» **DOCUMENT EXTRACT**:
# NABBA North-East 2008



## Neil R (Oct 29, 2006)

Well, it that time of year again! SHOW TIME! 

We're running the 2008 NABBA Mr & Miss North-East Britain show again at Dawson Corner Pudsey, same as last year & same venue as UK show, so people should know where it is by now!

We have a couple of great guest stars, SuperNatural Freak Andrew 'Mezza' Merryfield will be one, along with the always awesome Gary Lister!

I know Mezza already let the cat outta the bag, but, what they hey!

Gonna be a packed out show so get your entry forms & tickets booked early.










See ya their!


----------



## EXTREME (Aug 5, 2005)

Attched is the poster for this show, just the place to meet Bodyworks and Betty Boo.


----------



## Guest (Feb 29, 2008)

where's it held?

» **DATASET ROWS**:
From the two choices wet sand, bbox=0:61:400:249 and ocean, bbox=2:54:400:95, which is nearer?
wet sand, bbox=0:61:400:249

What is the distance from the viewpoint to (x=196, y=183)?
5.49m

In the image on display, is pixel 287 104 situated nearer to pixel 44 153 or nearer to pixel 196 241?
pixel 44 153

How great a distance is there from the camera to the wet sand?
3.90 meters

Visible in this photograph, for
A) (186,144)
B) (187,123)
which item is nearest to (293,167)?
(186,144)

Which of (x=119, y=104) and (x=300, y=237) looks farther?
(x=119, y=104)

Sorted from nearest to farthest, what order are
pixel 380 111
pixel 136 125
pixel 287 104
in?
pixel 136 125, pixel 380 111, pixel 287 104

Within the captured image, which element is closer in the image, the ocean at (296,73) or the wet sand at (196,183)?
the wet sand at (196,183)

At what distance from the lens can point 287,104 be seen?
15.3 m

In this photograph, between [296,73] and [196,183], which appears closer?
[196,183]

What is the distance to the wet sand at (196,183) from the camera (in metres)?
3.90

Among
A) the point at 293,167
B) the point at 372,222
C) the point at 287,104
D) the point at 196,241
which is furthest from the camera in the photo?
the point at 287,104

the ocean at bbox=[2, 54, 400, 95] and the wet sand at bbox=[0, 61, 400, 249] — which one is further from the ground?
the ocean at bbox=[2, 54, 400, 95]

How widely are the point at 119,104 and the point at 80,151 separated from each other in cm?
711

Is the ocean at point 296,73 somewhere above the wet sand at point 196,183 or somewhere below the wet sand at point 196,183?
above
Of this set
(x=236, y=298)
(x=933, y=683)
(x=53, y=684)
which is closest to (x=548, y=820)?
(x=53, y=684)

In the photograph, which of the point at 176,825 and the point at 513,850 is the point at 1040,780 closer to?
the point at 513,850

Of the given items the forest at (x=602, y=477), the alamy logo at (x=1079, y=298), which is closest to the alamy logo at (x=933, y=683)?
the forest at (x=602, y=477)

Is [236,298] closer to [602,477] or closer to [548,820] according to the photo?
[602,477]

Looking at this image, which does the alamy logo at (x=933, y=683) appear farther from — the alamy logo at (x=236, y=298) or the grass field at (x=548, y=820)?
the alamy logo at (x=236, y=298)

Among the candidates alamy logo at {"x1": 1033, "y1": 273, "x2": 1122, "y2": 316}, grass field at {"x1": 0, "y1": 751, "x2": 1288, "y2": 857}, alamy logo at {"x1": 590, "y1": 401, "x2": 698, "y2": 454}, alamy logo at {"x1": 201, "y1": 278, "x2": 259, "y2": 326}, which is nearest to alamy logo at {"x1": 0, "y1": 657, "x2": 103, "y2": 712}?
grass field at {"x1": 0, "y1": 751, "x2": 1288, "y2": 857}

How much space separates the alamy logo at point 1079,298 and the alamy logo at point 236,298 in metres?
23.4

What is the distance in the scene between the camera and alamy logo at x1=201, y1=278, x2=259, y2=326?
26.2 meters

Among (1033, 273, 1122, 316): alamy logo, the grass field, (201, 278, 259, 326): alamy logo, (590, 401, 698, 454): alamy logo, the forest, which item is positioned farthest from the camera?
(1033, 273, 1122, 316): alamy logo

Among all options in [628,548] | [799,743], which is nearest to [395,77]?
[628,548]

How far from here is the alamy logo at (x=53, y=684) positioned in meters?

» **TASKS TO CARRY OUT**:
[A] In the forum thread about the NABBA North-East 2008 show, who are named as the guest stars?
[B] Continue the forum thread about the NABBA North-East 2008 show from its last post.

» **RESPONSES PER TASK**:
[A] Andrew 'Mezza' Merryfield and Gary Lister.

[B]
----------



## Neil R (Oct 29, 2006)

If you go to the thread i started a few lines below this one, the poster comes up a pretty big size, big enough for even a blind git like me to be able to read it LOL 

Held at Dawsons Corner, Pudsey. same venue as last couple of years, and same as NABBA UK's.

Its just outside the train station round the back of the Big "Green Flag" building.


----------



## bodyworks (Oct 17, 2007)

i know it cos it's near the cop shop. ahem.


----------



## Tall (Aug 14, 2007)

Bodyworks said:


> i know it cos it's near the cop shop. ahem.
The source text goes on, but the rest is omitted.